DIRECTIONS
A - According to the durability-class passage, how many elements does the network layer contain?
B - From the durability-class passage, return everything from "The matrix element" down to "III, and IV.".
C - Write the next part of the durability-class passage, starting after its final sentence.

TEXT PASSAGE

━━━━━━━━━━

The matrix element is the degree of membership between the index (c_i) to be evaluated and the durability class (j), where i = 1, 2, ..., N, is the number of evaluation indices, and the number of elements of the network layer in this paper (N) is 16; j is the durability-class serial number and, in this paper, it is an integer from 1 to 4, corresponding to four classes: I, II, III, and IV.

3.2.4. Durability-Class Calculation

The combined weight vector ($\overline{\mathit{w}}$) of each index calculated from the previous ANP is multiplied with the membership matrix (U) to obtain the comprehensive-evaluation vector (B), as shown in Equation (17):

$$\mathit{B}=\overline{\mathit{w}}\cdot U$$

(17)

According to Equation (18), the weighted-average method is applied to obtain the comprehensive-evaluation score (r) of the evaluation event:

$$r=\frac{\sum b_j{h}_j}{\sum b_j}$$

(18)

where b_j is the element in the comprehensive-evaluation vector (B), and h_j is the assigned score of the durability class (j). The nearest score of the calculated comprehensive-evaluation score (r) is the durability class corresponding to it.

━━━━━━━━━━

INFORMATION SUPPLIED

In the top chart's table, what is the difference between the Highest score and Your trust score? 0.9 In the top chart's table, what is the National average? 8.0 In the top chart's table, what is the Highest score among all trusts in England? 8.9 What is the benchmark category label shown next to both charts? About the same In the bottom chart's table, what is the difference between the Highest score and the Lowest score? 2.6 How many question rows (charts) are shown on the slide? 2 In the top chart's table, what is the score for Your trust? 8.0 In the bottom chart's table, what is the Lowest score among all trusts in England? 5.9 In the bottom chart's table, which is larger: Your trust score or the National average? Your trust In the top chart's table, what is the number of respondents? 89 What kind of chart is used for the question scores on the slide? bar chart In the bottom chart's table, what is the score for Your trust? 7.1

━━━━━━━━━━

TASK ANSWERS
A - 16

B -
The matrix element is the degree of membership between the index (c_i) to be evaluated and the durability class (j), where i = 1, 2, ..., N, is the number of evaluation indices, and the number of elements of the network layer in this paper (N) is 16; j is the durability-class serial number and, in this paper, it is an integer from 1 to 4, corresponding to four classes: I, II, III, and IV.

C -
The degree of membership (${\mu }_{ij}$) is influenced by the normal random number ($E_n^{\prime }$), and so several simulations are needed to reduce the influence of random factors and finally obtain the expectation (E_x,r) and standard deviation (E_n,r) of the comprehensive-evaluation score (r), as shown in Equations (19) and (20), respectively:

$$E_{x,r}=\frac{\sum r\left(d\right)}{t}$$

(19)

$$E_{n,r}=\sqrt{\frac{1}{t}\sum {\left[r\left(d\right)-E_{x,r}\right]}^2}$$

(20)

where t is the number of simulation calculations, which is taken as 1000 in this paper.

The expectation (E_x,r) expresses the final evaluation result, and the standard deviation (E_n,r) reflects the dispersion of the evaluation result. The confidence factor ($\beta$) is now defined as Equation (21):

$$\beta =\frac{E_{n,r}}{E_{x,r}}$$

(21)

The smaller the value of the confidence factor ($\beta$), the smaller the dispersion of the evaluation results, and the higher its credibility; in general, if $\beta$ < 0.05 [37], then the evaluation results can be considered credible.

The flow chart of the specific evaluation method in this paper is shown in Figure 4.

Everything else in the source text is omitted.